Senza partito, organizzazione o direzione le masse hanno coraggiosamente sfidato un odiato regime. Nelle parole di Marx, come durante la Comune di Parigi hanno “assaltato il cielo”. La Rivoluzione avanza a passo spedito, travolgendo ogni ostacolo.

Trotsky spiega che “la storia delle rivoluzioni è per noi innanzitutto la storia delle masse che entrano a forza nel reame del governo del proprio destino”. Questo è il significato profondo della Rivoluzione Egiziana. Come ogni grande rivoluzione, ha scosso la società dalle fondamenta. Ha dato forma e voce alle aspirazioni delle masse per una vita degna ed un futuro migliore.

“Ma le masse sono politicamente confuse; non hanno un programma chiaro e non sanno quello che vogliono”. Questi sono gli sterili ragionamenti dei formalisti e dei settari. Dimostra la totale ignoranza su cosa sia una rivoluzione.

Per definizione e natura, la rivoluzione segna l'entrata sulla scena di milioni di persone “politicamente non istruite”. Non hanno letto libri di teoria marxista, né sono membri di alcun partito. Ma sono loro ad essere la molla che ha fatto scattare il processo rivoluzionario, e l'unica garanzia di successo.

Nelle prime fasi di una rivoluzione, le masse possono dimostrarsi confuse ed ingenue. Ed è naturale! Chi si è occupato di formarle? Chi può farlo ora? Le masse possono imparare solamente dalla loro diretta esperienza nella pratica, nell'azione. Stanno imparando dal libro più completo che sia mai stato scritto – quello della vita.

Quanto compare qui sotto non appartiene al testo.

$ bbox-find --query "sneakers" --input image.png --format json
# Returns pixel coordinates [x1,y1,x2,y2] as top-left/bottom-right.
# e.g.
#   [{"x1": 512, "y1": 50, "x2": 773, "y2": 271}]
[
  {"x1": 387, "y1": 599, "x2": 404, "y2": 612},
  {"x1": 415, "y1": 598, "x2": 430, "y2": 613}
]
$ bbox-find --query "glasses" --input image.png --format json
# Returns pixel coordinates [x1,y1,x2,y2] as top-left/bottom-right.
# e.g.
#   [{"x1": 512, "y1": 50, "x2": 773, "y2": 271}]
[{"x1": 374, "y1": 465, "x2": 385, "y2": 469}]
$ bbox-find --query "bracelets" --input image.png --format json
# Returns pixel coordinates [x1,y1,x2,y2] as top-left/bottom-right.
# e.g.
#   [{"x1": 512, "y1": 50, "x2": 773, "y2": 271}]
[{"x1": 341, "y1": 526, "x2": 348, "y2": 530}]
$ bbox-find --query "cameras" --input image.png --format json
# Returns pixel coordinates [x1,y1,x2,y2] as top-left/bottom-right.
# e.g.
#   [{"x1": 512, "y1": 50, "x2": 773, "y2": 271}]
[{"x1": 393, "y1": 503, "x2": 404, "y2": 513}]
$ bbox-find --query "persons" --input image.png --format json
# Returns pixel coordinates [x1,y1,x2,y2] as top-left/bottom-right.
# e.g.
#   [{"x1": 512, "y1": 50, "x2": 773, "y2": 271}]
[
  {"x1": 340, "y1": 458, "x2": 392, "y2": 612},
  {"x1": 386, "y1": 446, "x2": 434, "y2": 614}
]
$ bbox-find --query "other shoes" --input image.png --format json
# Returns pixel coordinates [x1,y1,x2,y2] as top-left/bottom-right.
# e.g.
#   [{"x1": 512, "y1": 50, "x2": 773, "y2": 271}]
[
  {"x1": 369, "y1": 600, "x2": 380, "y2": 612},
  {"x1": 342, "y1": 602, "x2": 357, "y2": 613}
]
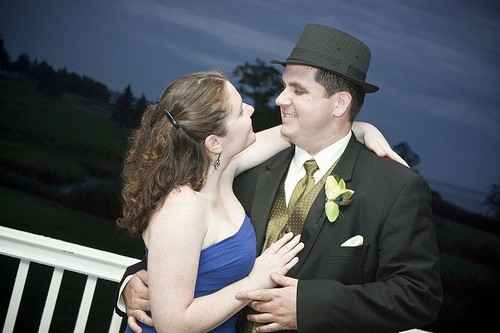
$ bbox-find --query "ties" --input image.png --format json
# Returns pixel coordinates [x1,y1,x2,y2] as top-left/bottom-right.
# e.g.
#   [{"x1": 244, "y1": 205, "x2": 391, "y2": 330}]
[{"x1": 282, "y1": 157, "x2": 320, "y2": 218}]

Ma durante una rivoluzione le masse imparano in fretta. Le donne e gli uomini delle strade del Cairo, di Alessandria e delle altre città hanno imparato di più durante gli ultimi giorni e le ultime settimane che nel resto della propria vita. Soprattutto, hanno scoperto la propria forza collettiva – il potere di sfidare governi, stati, politici, burocrati, generali e funzionari di polizia – ed hanno scoperto di poter vincere.

È una lezione forte, e sicuramente pericolosa dal punto di vista della classe dominante – e non solo in Egitto. I politici di Turchia, Arabia Saudita, Giordania, Marocco e Qatar tremano nelle loro poltrone. E le onde d'urto egiziane si diffondono ancora oltre.

Il popolo egiziano rappresenta un “pericoloso” esempio per i giovani ed i lavoratori del mondo. In Portogallo il governo è sull'orlo del collasso a causa di manifestazioni di massa ed uno sciopero generale. Il popolo portoghese rifiuta di accettare l'imposizione di nuove, dolorose misure di austerità da parte della cricca borghese di Bruxelles e Berlino. L'intero piano “austerità per i lavoratori, profitti per i banchieri” ne esce minacciato – ed assieme ad esso, lo stesso futuro dell'Euro.

Un golpe?

La reazione degli imperialisti dinanzi agli eventi in Egitto è stata una combinazione di paura, impotenza ed inganno in egual misura. Gli americani sono stato tanto incapaci di influenzare questi eventi tanto quanto due anni fa sono stati spettatori. Sono stati obbligati a ricorrere a manovre dietro le quinte ed intrighi che coinvolgono i capi dell'esercito egiziano, supportati da minacce e ricatti.

La cosiddetta stampa “libera” europea e statunitense ha prodotto e continua a produrre una valanga di bugie ed interpretazioni errate. La prima menzogna, e la più evidente, è quella secondo la quale Morsi sarebbe stato deposto non dal movimento delle masse, ma da un colpo di stato militare. Questa è una “spiegazione” che non spiega nulla.

È risaputo che i capi dell'esercito abbiano stretto un accordo con Morsi e con la Fratellanza Musulmana un anno fa, nel quale si cedeva il potere nominale a questi ladri e criminali in cambio del mantenimento del vecchio apparato statale. Gli assassini ed i torturatori del vecchio regime hanno potuto cavarsela senza problemi.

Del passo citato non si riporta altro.